Kennedy aurait également rencontré à deux reprises George Adamski, le plus célèbre contacté des années 1950, qui possédait une carte d’accès officielle du gouvernement américain lui ouvrant les installations militaires sécurisées — un fait vérifié par William Sherwood, physicien opticien chez Kodak ayant travaillé au département de l’armement.
Phase 3 : la coopération spatiale avec l’URSS comme stratégie ultime
En juin 1963, Kennedy confia à un officier à bord d’Air Force One que les OVNIs étaient réels, qu’il avait vu les preuves, mais que toute cette affaire échappait à son contrôle. Sa stratégie finale fut audacieuse : le 20 septembre 1963, devant l’Assemblée générale des Nations unies, il proposa des missions spatiales et lunaires conjointes avec l’Union soviétique. L’accueil fut enthousiaste à l’international, mais glacial au Congrès américain, où l’idée frisait la trahison.
Le 11 novembre 1963, selon Sergueï Khrouchtchev, fils de Nikita, le dirigeant soviétique accepta finalement l’offre de Kennedy. Le lendemain, Kennedy émit deux mémorandums cruciaux. Le premier, le NSAM 271, ordonnait à l’administrateur de la NASA de développer un programme de coopération substantielle avec l’URSS. Le second, un mémo top secret adressé au directeur de la CIA John McCone, demandait une révision de classification de tous les dossiers de renseignement affectant la sécurité nationale, incluant explicitement les cas d’OVNIs à haut risque.
C’est ce second mémo qui, selon Salla, déclencha la crise finale. Partager les dossiers OVNIs avec la NASA signifiait qu’ils se propageraient inévitablement à l’ensemble de la bureaucratie américaine — le Département d’État, la CIA ordinaire, toutes les branches militaires.
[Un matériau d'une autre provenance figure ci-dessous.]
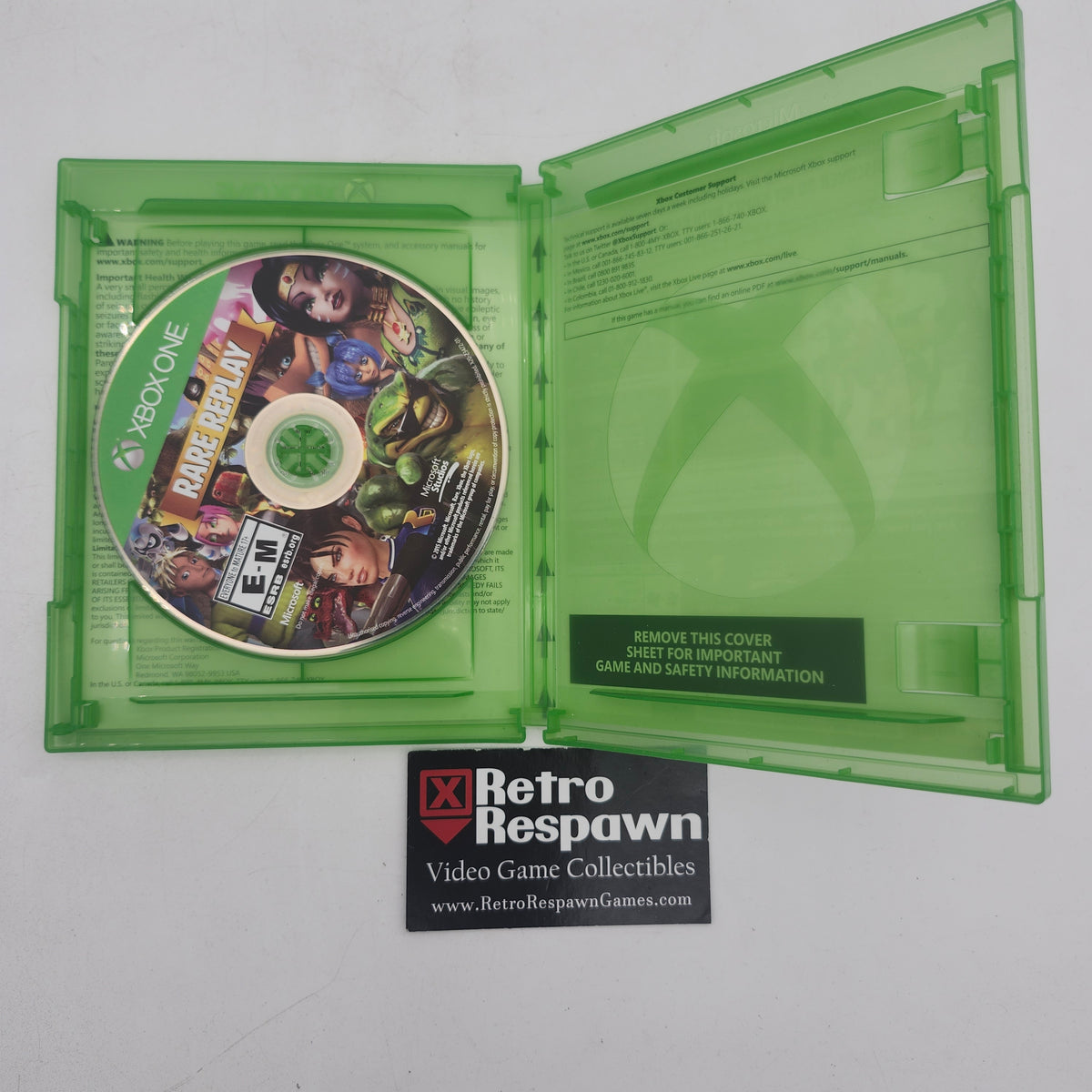 Rare Replay - Xbox One (Complete)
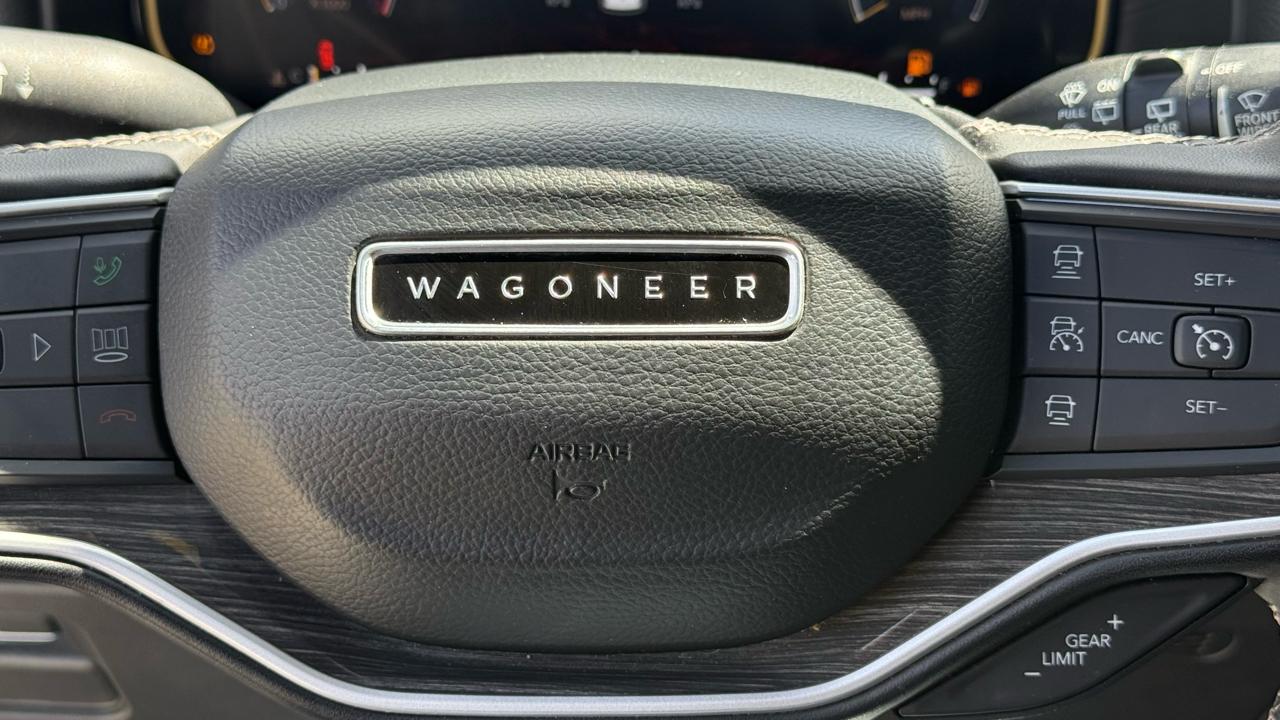 Jeep Wagoneer Series III 4x4 2022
Le secret serait irrémédiablement compromis.
Dix jours avant Dallas
Au bas du mémorandum de Kennedy au directeur de la CIA du 12 novembre 1963, une annotation manuscrite attribuée à William Colby (futur directeur de la CIA) indiquait : Réponse de Colby — Angleton a la directive MJ-12, datée du 20 novembre — deux jours avant l’assassinat. Selon Salla, cette annotation implique directement James Angleton, chef du contre-espionnage de la CIA, dans la mise en œuvre de la directive d’assassinat du MJ-12 contre Kennedy. Salla note par ailleurs que Colby mourut plus tard dans des circonstances mystérieuses, noyé dans la baie de Chesapeake alors qu’il était un nageur confirmé.
Pour le Dr Salla, l’assassinat de Kennedy représenta un coup d’État secret orchestré par le MJ-12 à travers le contre-espionnage de la CIA. Après cet événement traumatique, l’organisation aurait accepté — peut-être par honte ou culpabilité — de se transformer en une structure internationale avec un contrôle accru des entreprises privées. Ben Rich, ancien dirigeant de Lockheed Skunk Works, aurait confirmé qu’en 1969, le contrôle des dossiers OVNIs classifiés fut placé sous l’autorité d’un conseil d’administration international.
Qu’on adhère ou non à cette analyse, elle soulève des questions fondamentales sur les limites réelles du pouvoir présidentiel américain face à des structures de sécurité nationale opérant dans l’ombre — et sur le prix que peut coûter la volonté de transparence au plus haut niveau de l’État.